** START RAW RECORDS **

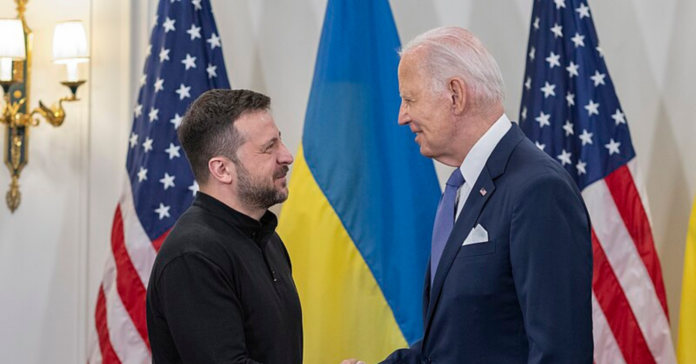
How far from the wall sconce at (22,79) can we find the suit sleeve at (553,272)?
285 centimetres

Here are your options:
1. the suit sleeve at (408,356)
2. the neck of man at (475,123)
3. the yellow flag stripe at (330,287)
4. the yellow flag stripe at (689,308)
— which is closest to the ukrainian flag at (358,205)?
the yellow flag stripe at (330,287)

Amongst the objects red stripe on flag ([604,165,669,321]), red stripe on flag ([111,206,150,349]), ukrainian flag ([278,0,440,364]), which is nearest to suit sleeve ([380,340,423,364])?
ukrainian flag ([278,0,440,364])

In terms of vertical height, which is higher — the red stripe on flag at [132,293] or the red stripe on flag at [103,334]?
the red stripe on flag at [132,293]

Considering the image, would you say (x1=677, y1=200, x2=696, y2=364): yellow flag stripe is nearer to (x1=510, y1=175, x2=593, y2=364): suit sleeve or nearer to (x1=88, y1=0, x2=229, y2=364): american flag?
(x1=510, y1=175, x2=593, y2=364): suit sleeve

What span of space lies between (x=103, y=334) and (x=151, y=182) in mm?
663

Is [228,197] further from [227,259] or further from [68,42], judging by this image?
[68,42]

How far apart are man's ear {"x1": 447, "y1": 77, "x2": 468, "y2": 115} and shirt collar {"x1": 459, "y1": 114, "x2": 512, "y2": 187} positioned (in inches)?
3.4

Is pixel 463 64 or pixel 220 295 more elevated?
pixel 463 64

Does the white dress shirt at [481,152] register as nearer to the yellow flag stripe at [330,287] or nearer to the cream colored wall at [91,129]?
the yellow flag stripe at [330,287]

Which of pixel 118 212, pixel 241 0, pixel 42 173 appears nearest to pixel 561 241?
pixel 118 212

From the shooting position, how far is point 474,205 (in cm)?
210

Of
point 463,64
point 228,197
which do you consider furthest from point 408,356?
point 463,64

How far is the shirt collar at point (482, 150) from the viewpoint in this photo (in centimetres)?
215

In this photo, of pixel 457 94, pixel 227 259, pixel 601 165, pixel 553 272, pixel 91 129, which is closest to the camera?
pixel 553 272
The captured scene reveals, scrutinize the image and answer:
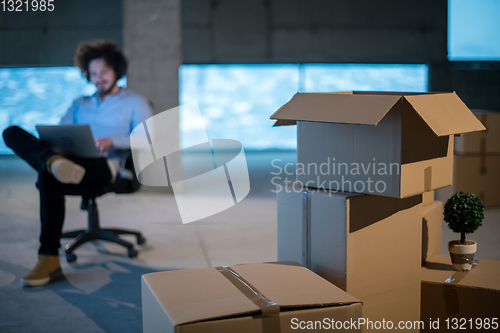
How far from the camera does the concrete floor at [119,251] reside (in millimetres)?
1853

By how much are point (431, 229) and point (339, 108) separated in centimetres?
82

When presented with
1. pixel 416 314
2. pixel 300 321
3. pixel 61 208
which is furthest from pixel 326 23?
pixel 300 321

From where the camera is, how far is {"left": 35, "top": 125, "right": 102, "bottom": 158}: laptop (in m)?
2.31

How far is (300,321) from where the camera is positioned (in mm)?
1131

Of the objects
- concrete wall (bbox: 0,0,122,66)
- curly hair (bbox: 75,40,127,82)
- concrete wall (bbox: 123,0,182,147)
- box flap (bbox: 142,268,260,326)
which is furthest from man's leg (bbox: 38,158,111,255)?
concrete wall (bbox: 0,0,122,66)

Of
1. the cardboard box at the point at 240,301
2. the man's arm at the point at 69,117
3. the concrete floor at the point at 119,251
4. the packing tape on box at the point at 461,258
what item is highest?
the man's arm at the point at 69,117

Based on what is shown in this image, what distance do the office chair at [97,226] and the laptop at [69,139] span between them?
20 cm

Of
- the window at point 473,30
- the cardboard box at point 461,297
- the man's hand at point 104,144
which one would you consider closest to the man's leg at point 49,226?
the man's hand at point 104,144

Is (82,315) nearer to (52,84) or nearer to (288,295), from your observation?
(288,295)

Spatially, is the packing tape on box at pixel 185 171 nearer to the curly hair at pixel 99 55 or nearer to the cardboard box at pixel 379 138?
the curly hair at pixel 99 55

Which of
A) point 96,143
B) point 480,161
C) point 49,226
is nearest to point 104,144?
point 96,143

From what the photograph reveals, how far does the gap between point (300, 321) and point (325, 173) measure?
0.53 m

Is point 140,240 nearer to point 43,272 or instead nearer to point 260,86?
point 43,272

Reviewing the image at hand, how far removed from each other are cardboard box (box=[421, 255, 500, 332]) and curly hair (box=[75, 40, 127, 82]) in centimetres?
204
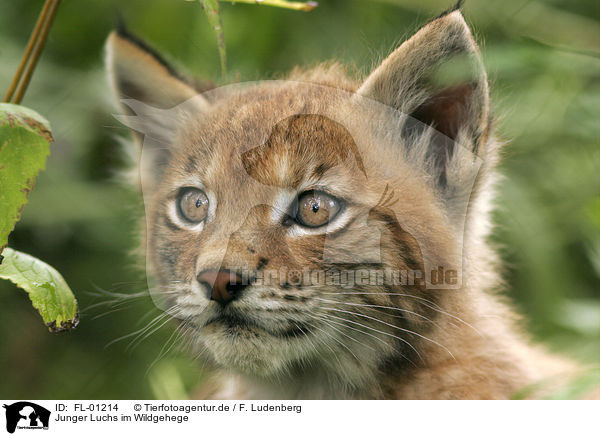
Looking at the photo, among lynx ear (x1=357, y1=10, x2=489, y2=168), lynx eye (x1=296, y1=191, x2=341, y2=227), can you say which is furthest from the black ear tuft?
lynx eye (x1=296, y1=191, x2=341, y2=227)

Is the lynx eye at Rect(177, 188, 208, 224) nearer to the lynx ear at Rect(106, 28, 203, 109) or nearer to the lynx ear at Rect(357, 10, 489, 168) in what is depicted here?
the lynx ear at Rect(106, 28, 203, 109)

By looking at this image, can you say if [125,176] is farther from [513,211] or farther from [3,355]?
[513,211]

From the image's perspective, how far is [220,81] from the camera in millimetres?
1841

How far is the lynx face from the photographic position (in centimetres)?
151

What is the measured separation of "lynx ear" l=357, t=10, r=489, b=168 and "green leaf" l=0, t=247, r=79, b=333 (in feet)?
2.95

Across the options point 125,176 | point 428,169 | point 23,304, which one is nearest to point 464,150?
point 428,169

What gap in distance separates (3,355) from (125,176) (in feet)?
2.09

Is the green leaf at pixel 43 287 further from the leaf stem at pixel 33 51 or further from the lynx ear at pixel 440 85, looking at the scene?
the lynx ear at pixel 440 85

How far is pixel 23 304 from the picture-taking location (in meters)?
1.87

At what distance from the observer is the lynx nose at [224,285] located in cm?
144

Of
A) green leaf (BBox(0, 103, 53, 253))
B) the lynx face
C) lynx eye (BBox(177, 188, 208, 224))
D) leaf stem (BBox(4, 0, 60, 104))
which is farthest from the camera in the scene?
lynx eye (BBox(177, 188, 208, 224))

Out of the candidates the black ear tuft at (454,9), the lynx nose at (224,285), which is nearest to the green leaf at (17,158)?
the lynx nose at (224,285)
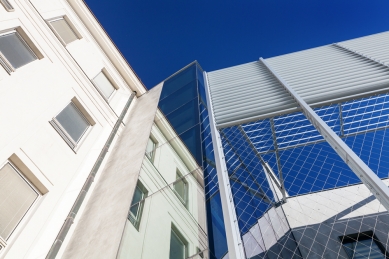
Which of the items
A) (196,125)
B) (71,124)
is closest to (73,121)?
(71,124)

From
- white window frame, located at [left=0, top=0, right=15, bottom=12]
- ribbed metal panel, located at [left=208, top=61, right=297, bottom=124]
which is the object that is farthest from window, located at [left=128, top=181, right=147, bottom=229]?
white window frame, located at [left=0, top=0, right=15, bottom=12]

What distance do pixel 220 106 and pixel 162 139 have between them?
4.94 ft

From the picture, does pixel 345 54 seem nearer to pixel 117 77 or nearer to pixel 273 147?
pixel 273 147

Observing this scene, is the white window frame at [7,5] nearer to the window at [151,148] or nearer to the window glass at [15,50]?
the window glass at [15,50]

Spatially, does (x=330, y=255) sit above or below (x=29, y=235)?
below

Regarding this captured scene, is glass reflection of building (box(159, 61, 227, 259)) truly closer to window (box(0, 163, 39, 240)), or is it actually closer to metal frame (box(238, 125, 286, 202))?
metal frame (box(238, 125, 286, 202))

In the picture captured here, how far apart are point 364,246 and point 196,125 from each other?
15.7 feet

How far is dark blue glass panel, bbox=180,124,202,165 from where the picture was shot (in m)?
4.94

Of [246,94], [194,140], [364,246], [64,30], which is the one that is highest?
[64,30]

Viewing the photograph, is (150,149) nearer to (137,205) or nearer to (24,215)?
(137,205)

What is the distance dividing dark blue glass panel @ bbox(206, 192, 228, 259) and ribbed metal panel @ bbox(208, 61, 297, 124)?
2.50m

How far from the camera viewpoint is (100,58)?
10.2 metres

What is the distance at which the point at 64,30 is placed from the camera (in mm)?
9188

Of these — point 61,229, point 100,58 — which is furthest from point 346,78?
point 100,58
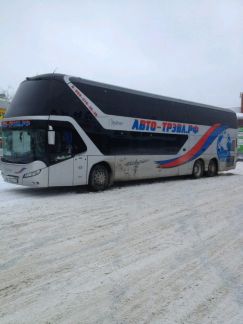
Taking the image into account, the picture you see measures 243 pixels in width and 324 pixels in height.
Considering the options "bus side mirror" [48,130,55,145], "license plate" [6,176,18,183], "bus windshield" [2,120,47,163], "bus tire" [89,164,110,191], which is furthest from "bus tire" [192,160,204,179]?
"license plate" [6,176,18,183]

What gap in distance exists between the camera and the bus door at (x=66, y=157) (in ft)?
34.4

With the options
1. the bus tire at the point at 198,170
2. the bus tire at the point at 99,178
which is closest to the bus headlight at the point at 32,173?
the bus tire at the point at 99,178

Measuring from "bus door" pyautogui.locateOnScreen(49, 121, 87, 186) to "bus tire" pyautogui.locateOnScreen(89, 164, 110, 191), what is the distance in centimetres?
37

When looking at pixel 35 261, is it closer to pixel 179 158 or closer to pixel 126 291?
pixel 126 291

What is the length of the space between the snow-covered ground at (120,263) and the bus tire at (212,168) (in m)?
9.14

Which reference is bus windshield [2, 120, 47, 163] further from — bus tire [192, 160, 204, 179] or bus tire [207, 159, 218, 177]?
bus tire [207, 159, 218, 177]

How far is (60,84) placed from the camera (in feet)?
35.3

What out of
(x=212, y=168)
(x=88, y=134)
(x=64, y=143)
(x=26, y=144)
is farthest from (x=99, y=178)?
(x=212, y=168)

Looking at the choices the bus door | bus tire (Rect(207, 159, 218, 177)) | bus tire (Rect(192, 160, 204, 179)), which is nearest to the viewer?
the bus door

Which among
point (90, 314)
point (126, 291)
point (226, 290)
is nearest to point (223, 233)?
point (226, 290)

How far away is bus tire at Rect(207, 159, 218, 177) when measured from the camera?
18.0 metres

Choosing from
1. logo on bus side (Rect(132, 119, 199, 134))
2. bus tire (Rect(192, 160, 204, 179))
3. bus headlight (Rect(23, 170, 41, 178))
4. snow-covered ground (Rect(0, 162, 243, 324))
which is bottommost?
snow-covered ground (Rect(0, 162, 243, 324))

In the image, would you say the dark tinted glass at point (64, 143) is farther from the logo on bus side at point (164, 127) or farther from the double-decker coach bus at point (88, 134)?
the logo on bus side at point (164, 127)

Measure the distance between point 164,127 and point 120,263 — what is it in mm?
10514
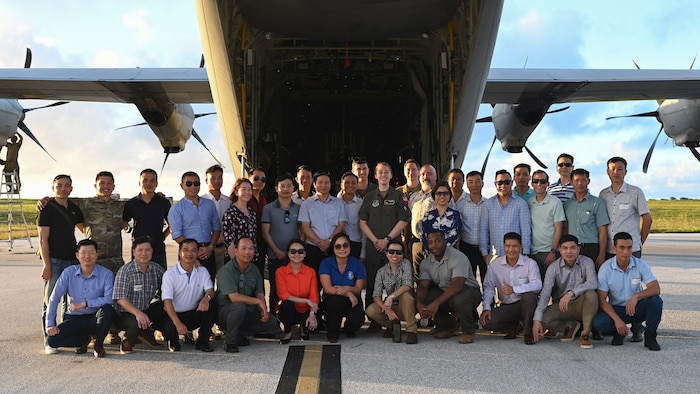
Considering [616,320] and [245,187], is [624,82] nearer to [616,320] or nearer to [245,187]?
[616,320]

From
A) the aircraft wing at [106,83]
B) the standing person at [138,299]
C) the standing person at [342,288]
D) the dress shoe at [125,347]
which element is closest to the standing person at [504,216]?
the standing person at [342,288]

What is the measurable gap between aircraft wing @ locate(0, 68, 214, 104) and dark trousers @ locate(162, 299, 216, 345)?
6.23 m

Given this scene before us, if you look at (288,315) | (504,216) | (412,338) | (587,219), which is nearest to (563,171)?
(587,219)

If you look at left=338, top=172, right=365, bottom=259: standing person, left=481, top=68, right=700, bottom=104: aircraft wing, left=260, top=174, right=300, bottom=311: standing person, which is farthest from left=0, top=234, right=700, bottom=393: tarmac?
left=481, top=68, right=700, bottom=104: aircraft wing

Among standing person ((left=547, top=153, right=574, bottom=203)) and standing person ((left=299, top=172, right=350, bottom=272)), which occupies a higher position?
standing person ((left=547, top=153, right=574, bottom=203))

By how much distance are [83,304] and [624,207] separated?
4797 millimetres

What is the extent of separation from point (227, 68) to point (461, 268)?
3.75 metres

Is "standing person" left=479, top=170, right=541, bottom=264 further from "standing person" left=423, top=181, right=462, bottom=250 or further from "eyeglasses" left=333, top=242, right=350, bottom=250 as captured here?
"eyeglasses" left=333, top=242, right=350, bottom=250

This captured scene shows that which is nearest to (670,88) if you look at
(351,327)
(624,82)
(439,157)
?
(624,82)

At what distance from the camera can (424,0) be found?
21.4ft

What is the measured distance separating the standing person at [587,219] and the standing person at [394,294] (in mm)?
1664

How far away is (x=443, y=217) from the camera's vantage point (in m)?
5.48

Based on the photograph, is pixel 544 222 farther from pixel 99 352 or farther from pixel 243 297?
pixel 99 352

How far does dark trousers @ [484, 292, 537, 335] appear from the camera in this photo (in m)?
5.16
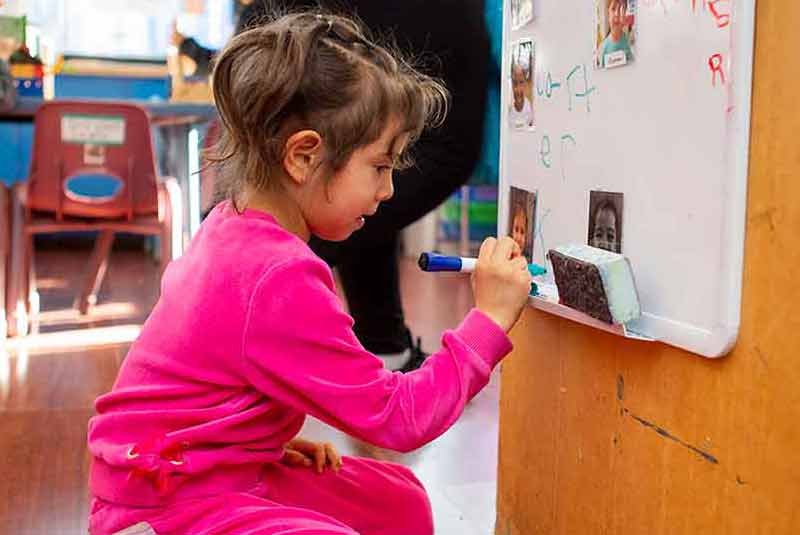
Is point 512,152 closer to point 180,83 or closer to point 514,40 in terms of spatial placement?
point 514,40

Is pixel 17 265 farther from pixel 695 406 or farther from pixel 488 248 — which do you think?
pixel 695 406

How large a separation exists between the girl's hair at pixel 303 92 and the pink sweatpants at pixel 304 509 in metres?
0.30

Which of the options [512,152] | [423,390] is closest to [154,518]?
[423,390]

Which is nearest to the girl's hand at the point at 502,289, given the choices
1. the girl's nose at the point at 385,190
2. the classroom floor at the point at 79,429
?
the girl's nose at the point at 385,190

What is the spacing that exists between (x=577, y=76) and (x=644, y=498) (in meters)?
0.37

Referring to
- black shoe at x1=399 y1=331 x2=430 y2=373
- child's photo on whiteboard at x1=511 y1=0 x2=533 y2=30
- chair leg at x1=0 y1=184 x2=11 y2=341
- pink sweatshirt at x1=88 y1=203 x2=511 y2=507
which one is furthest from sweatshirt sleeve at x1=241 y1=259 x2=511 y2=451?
chair leg at x1=0 y1=184 x2=11 y2=341

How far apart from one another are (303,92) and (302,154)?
0.05 m

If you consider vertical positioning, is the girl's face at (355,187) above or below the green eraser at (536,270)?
above

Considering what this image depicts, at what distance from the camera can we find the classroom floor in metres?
1.27

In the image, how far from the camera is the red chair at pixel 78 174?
8.72ft

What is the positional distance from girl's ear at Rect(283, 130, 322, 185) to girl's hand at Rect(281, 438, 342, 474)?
1.10ft

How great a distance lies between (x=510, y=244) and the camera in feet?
2.99

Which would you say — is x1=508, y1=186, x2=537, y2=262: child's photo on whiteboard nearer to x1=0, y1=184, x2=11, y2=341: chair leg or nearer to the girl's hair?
the girl's hair

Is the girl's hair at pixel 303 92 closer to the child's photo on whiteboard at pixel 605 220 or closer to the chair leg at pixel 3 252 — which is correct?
the child's photo on whiteboard at pixel 605 220
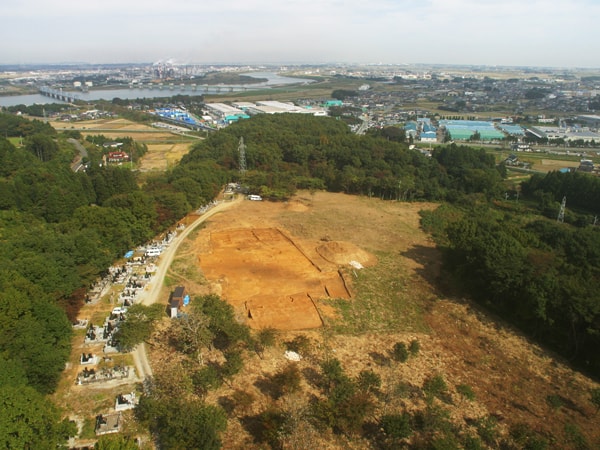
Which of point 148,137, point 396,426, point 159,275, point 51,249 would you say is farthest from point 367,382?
point 148,137

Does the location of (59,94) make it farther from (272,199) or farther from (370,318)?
(370,318)

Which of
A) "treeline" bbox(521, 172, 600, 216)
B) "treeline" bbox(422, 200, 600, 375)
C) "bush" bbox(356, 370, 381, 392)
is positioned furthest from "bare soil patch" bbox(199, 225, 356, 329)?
"treeline" bbox(521, 172, 600, 216)

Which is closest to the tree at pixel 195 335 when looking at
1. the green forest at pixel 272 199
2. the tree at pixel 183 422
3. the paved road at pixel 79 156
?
the tree at pixel 183 422

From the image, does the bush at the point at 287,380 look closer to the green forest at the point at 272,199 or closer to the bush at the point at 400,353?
the green forest at the point at 272,199

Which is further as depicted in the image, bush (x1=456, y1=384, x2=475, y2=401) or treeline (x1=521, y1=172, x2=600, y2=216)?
treeline (x1=521, y1=172, x2=600, y2=216)

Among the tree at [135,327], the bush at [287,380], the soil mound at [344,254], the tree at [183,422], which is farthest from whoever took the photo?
the soil mound at [344,254]

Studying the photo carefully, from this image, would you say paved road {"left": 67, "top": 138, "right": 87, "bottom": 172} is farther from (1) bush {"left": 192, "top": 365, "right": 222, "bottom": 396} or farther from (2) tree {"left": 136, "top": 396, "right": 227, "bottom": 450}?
(2) tree {"left": 136, "top": 396, "right": 227, "bottom": 450}
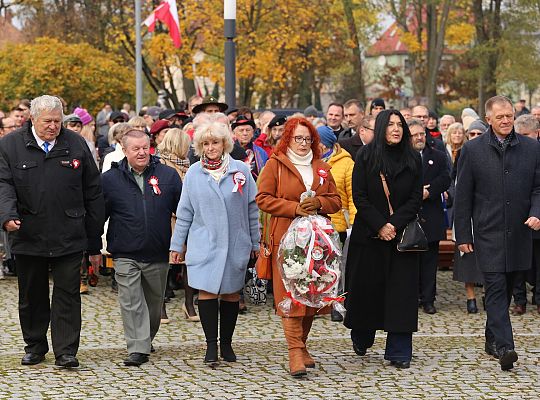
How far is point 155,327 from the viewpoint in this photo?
1015 centimetres

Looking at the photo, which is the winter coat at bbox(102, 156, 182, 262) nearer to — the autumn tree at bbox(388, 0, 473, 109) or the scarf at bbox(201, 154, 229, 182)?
the scarf at bbox(201, 154, 229, 182)

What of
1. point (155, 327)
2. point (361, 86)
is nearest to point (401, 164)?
point (155, 327)

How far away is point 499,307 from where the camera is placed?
31.2 ft

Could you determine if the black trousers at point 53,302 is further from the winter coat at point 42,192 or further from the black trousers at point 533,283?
the black trousers at point 533,283

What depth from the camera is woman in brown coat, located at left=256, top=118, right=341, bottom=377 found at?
9.32 metres

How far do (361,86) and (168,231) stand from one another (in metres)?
34.7

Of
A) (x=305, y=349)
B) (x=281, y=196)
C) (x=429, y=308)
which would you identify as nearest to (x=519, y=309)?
(x=429, y=308)

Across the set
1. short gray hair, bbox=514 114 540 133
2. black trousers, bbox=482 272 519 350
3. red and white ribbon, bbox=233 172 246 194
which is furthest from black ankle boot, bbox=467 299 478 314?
red and white ribbon, bbox=233 172 246 194

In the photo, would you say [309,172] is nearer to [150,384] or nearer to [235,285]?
[235,285]

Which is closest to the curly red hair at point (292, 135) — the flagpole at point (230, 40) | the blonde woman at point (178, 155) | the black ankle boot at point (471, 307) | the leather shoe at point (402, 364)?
the leather shoe at point (402, 364)

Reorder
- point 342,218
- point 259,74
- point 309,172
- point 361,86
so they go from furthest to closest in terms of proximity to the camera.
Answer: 1. point 361,86
2. point 259,74
3. point 342,218
4. point 309,172

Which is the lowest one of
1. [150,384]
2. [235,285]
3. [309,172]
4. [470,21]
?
[150,384]

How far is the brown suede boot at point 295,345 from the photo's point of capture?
9094 mm

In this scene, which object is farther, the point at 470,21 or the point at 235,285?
the point at 470,21
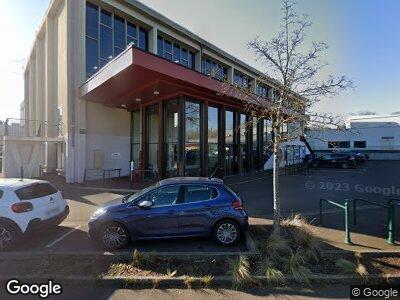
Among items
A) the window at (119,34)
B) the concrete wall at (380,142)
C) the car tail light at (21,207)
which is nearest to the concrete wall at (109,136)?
the window at (119,34)

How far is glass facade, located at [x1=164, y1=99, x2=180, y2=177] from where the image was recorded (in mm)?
16391

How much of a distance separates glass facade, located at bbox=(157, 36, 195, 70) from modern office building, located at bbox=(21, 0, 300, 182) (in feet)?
0.55

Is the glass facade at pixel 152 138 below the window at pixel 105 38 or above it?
below

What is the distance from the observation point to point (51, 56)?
824 inches

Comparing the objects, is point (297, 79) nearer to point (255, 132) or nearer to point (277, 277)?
Answer: point (277, 277)

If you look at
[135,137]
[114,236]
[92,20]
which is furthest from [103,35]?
[114,236]

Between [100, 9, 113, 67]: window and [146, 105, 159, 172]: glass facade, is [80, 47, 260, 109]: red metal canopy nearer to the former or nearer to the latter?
[146, 105, 159, 172]: glass facade

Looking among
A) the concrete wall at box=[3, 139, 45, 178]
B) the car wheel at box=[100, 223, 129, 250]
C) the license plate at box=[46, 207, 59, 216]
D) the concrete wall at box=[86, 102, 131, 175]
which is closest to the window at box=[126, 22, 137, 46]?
the concrete wall at box=[86, 102, 131, 175]

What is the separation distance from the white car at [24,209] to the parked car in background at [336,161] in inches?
1093

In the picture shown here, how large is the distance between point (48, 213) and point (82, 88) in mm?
11420

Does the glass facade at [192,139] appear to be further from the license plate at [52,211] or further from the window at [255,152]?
the license plate at [52,211]

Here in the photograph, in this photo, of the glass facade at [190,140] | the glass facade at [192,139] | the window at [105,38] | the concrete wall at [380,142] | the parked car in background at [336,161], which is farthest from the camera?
the concrete wall at [380,142]

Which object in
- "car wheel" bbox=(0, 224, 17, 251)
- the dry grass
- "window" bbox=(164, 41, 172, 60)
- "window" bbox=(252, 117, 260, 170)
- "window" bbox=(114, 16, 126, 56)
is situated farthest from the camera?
"window" bbox=(252, 117, 260, 170)

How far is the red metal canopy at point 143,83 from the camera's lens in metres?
11.3
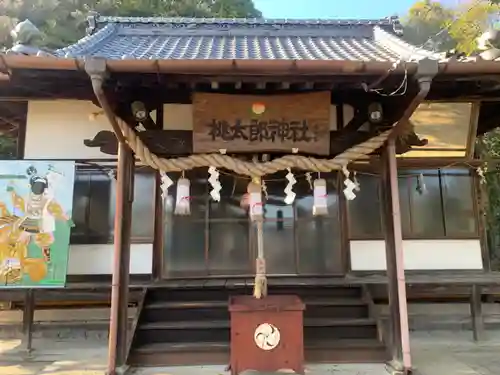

** END RAW RECORDS **

WHAT YOU NEED TO DO —
Can you reproduce the stretch from the line containing "How far away is bus" through the line containing "18.0 metres", swapping "bus tire" for "bus wheel" and changing nothing else?

FULL OUTPUT —
How far away is bus wheel at Rect(207, 159, 218, 177) when measured from the camera?
18.0 metres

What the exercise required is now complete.